Update the TCPA passage by writing it out again, starting with "You [Reyes] also" and going on through "as a result.", with "Finance Company" changed to "Finance Provider".

| Text section |
┌──
The Telephone Consumer Protection Act (TCPA) was created to protect consumers from unrestricted telemarketing. Thus, the TCPA prohibits (subject to narrow exceptions) any person within the United States from “initiat[ing] any telephone call to any residential telephone line using an artificial or prerecorded voice to deliver a message without the prior express consent of the called party.” 47 U.S.C. § 227(b)(1)(B) (emphasis added). Violators of the TCPA can be sued for between $500 and $1,500 for each call made without such prior express consent. However, the TCPA is silent regarding whether such prior express consent can be revoked. In 2015, the Federal Communications Commission (FCC), the agency authorized to promulgate rules and regulations to implement the TCPA, held that consumers who freely give informed consent may revoke it under “any reasonable means.” As such, several individuals have sued companies, alleging that despite initially giving express consent, he or she had subsequently revoked consent, thus making post-revocation calls a violation the TCPA. Such allegations have been successful in creating disputes of fact between the parties regarding whether consent was in fact revoked, which often leads to prolonged litigation. The Second Circuit’s recent decision in Reyes v. Lincoln Automotive Financial Services, No. 16-2104-cv, draws a distinction between unilateral consent and consent given as a term of a bilateral contract. This decision arguably gives companies a new tool to use against certain litigants alleging revocation by finding that the TCPA does not permit withdrawal of consent as part of a bargained–for exchange in a bilateral contract.

In Reyes, the plaintiff (Reyes) had leased a new car from defendant (Lincoln). As part of the lease Reyes had provided his cell phone number. Additionally, in the lease he consented to Lincoln contacting him on his cell phone and contacting him using a prerecorded message. Specifically the provision read as follows:

You [Reyes] also expressly consent and agree to Lessor [Ford], Finance Company, Holder and their affiliates, agents and service providers may use written, electronic or verbal means to contact you. This consent includes, but is not limited to, contact by manual calling methods, prerecorded or artificial voice messages, text messages, emails and/or automatic telephone dialing systems. You agree that Lessor, Finance Company, Holder and their affiliates, agents and service providers may use any email address or any telephone number you provide, now or in the future, including a number for a cellular phone or other wireless device, regardless of whether you incur charges as a result.
└──
[Scene-based reasoning records]
┌──
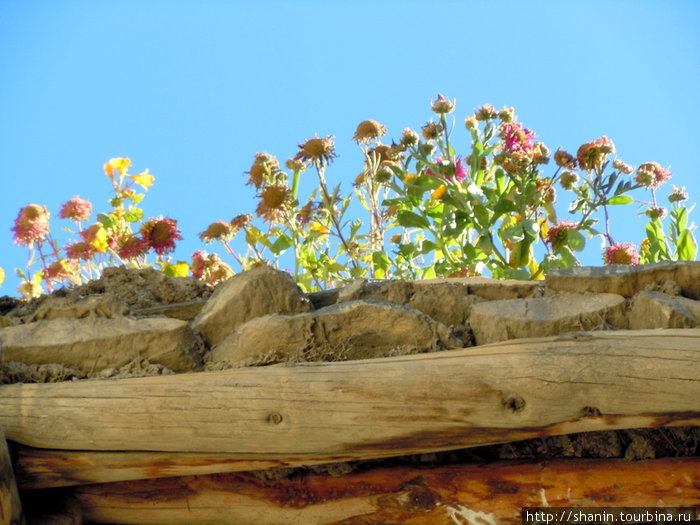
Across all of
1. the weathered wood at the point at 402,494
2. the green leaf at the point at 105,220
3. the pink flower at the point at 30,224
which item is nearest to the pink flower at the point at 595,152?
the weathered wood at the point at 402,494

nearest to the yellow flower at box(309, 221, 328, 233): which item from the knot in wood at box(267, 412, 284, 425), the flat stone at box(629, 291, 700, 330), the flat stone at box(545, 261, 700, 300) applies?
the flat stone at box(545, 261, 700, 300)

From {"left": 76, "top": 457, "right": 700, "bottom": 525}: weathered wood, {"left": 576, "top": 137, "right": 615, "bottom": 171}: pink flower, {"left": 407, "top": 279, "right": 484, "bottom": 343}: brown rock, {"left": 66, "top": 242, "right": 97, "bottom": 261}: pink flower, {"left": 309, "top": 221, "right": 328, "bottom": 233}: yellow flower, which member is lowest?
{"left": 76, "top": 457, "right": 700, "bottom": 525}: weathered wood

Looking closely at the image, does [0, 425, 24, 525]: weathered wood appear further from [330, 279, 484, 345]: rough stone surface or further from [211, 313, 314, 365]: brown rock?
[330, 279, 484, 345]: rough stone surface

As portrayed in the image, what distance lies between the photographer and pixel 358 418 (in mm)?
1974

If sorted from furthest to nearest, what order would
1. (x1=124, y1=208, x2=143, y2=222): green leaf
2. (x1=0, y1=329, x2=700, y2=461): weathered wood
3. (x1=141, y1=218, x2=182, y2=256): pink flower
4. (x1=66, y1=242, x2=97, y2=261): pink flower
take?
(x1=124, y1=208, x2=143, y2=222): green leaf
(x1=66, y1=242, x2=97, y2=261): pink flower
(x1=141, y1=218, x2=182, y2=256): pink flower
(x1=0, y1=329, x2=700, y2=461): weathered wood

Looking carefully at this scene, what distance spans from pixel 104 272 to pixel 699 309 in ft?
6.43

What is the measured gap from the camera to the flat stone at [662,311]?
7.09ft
└──
| Task answer |
You [Reyes] also expressly consent and agree to Lessor [Ford], Finance Provider, Holder and their affiliates, agents and service providers may use written, electronic or verbal means to contact you. This consent includes, but is not limited to, contact by manual calling methods, prerecorded or artificial voice messages, text messages, emails and/or automatic telephone dialing systems. You agree that Lessor, Finance Provider, Holder and their affiliates, agents and service providers may use any email address or any telephone number you provide, now or in the future, including a number for a cellular phone or other wireless device, regardless of whether you incur charges as a result.